(Cant in a short range handgun is not considered a problem, so this is about rifles.)

Cant is the tilting or rotation of a rifle about its long axis. Canting the rifle differently from shot to shot varies the point of impact of the bullet on the target. Rotating the rifle to the right moves the impact point to the right and down; rotating the rifle to the left moves the impact point to the left and down.

Bob Fitzgerald is one of the better and more reliable offhand shooters in the Old Colony Sportsman’s Association, and he holds the rifle at a substantial cant angle. Cant doesn’t bother his shooting because he holds the rifle at the same angle for each shot.

The most important thing to know about cant is that if the rifle is positioned the same for each shot, then there is no change of the impact point of the bullet from shot to shot.

More precisely, cant is the rotation of the rifle about the axis going through the sights and the center of the target. The shooter will keep the sights aligned with the center of the target, and canting will rotate the rifle about the line going through the sights and to the target. As the rifle is rotated the impact point of the bullet moves in a circle of radius = drop of the bullet and center at the zero cant impact point - drop. Let’s say that the drop is 6” over some range, and you have zeroed the rifle with no cant. Canting the rifle moves the bullet through a circle of 6” radius, and the center of the circle is 6” below the beginning, zero cant impact point.

Let R = radius and C = the cant angle in degrees, then horizontal deflection of the impact point = R  Sin C  and vertical deflection = -R-(R  Cos C.)

The movement of the impact point is a function of the bullet drop and the angle of cant.

For any cant angle up to 10 degrees or so, the amount of vertical shift is a small fraction of the horizontal shift, and can be ignored for most applications.

Drop is a function of muzzle velocity and the Ballistic Coefficient (BC) of the bullet, and is easily estimated on a personal computer using one of the ballistics programs that are readily available.

A plain base cast bullet has a typical BC of .4, and is fired at around 1400 feet per second (f/s.) That bullet will drop 9.5” in 100 yards and 1449” in 1000 yards.

Canting the rifle to the right, for example, moves the impact point to the right and down thus:

A typical .30 caliber jacketed bullet might have a BC of .5 and muzzle velocity of 2700 f/s. That bullet will drop 2.5” at 100 yards and 414 inches at 1000 yards.

Canting the rifle to the right, for example, moves the impact point to the right and down thus:

From the charts it is clear that the downward or vertical shift in the impact point is a small fraction of the horizontal shift, and that the horizontal shift varies directly with the cant angle.

 See above, 1 degree gets .044”, 2 degrees gets .087” which is twice .044”(forgetting rounding errors,) and so on. The horizontal shift at 5 degrees is 5 times the 1 degree shift.
══════════════════════════════
**Request**:
Carry the text on rifle cant forward, starting right after its final sentence. The material that comes next stands apart from the text on rifle cant.

Dataset rows:
══════════════════════════════
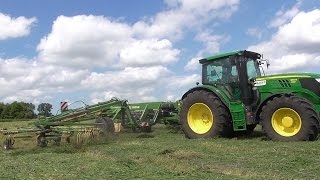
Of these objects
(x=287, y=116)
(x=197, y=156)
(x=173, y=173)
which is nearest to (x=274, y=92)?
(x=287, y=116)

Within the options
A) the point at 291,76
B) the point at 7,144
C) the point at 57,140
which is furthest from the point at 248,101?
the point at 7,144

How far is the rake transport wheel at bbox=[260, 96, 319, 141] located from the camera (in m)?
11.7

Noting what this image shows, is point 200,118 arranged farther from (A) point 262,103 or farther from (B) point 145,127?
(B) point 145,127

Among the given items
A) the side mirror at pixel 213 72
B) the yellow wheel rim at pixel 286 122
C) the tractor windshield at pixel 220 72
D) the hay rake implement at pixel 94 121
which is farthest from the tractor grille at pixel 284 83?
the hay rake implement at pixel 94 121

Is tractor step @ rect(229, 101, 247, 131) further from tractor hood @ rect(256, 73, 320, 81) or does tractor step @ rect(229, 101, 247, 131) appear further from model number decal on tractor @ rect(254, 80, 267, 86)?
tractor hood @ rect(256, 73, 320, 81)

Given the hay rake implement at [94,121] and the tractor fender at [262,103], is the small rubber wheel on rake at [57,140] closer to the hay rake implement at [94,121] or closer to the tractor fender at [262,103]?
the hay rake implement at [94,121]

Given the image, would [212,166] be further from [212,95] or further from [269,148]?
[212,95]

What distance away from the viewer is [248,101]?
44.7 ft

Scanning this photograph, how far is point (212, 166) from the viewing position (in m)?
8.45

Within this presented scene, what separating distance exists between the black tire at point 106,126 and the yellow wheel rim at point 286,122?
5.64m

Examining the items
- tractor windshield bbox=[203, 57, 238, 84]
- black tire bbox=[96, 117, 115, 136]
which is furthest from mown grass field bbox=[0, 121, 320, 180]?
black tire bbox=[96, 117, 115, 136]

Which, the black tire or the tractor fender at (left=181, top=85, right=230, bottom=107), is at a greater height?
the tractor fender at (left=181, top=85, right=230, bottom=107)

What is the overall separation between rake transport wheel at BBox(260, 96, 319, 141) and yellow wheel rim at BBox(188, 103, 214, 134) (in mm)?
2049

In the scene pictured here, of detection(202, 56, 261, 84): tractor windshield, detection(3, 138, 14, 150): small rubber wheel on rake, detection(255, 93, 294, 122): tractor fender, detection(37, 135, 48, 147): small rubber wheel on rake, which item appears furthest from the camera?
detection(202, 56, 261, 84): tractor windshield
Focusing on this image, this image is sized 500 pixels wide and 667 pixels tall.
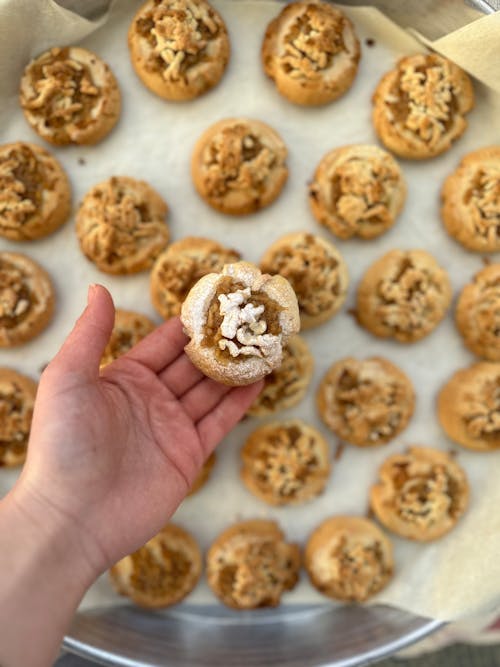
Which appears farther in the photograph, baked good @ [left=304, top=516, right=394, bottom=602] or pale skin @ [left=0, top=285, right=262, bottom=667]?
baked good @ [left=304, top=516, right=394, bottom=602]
══════════════════════════════
**Reply**:
Then forgetting the relatively small vertical shift, the horizontal shift resulting from canting the rifle 1 degree is simply a function of the bullet drop, thus:

Estimating the horizontal shift for any cant angle and any drop is done by interpolating and multiplying.

The horizontal shift caused by canting a rifle 3 degrees when the drop is 432 inches is estimated so:

to interpolate: 4.47”+((432”/256”) X 4.47”) = 7.5” = 1 degree cant horizontal shift then multiply: 7.5” X 3 = 22.5” = 3 degree cant horizontal shift.

Can't we estimate Level?

I made a rig to test people’s ability to estimate level. A 3 foot metal ruler, a screw/nut/washer, a big piece of cardboard and some figuring gave me a calibrated measuring apparatus. I set the rig up so that when the ruler touched the mark numbered 15, the ruler was level. I asked people to tell me to move the ruler up and down until they thought it was level, and then wrote the reading down. With 45 measurements the average was 14.67 and the standard deviation was .387. What this tells us is that people can estimate level pretty well. They were about 1/3 of a degree off on average (15-14.67), maybe because of the design of the test rig. The standard deviation was just under 4/10 of a degree, meaning that 68% of the time accuracy is +/- .4 degree, 95% of the time accuracy is +/- .8 degree, and 99% of the time accuracy is +/- 1.2 degrees.

My impression is that with a more precise and better designed apparatus, and with practice, the variation would be reduced-people are probably able to estimate level better than the results indicate.

Measuring cant

I set up to measure cant using two rifles, a Maynard #16 1882 and a C. Sharps M1885, with iron sights on both and a scope on the Sharps. A piece of plastic pipe, a nail, a bottle with a big envelope held on with a rubber band, a bench rest and some trig and we were off. It is setups like this that cause my wife to call one of the kids and talk a long time.

The human eyeball can repeat level pretty well. Most of the time to within +/- one degree. And a flat or straight surface at the front sight aids that repeatability.

Concusions

Canting the rifle doesn’t matter as long as you do it the same for every shot.

Most of the time most people can tell what's level and repeat holding the rifle level so that cant doesn't matter much in the overall error equation.

For bench shooters, anti-cant devices solve the problem(if there is one.)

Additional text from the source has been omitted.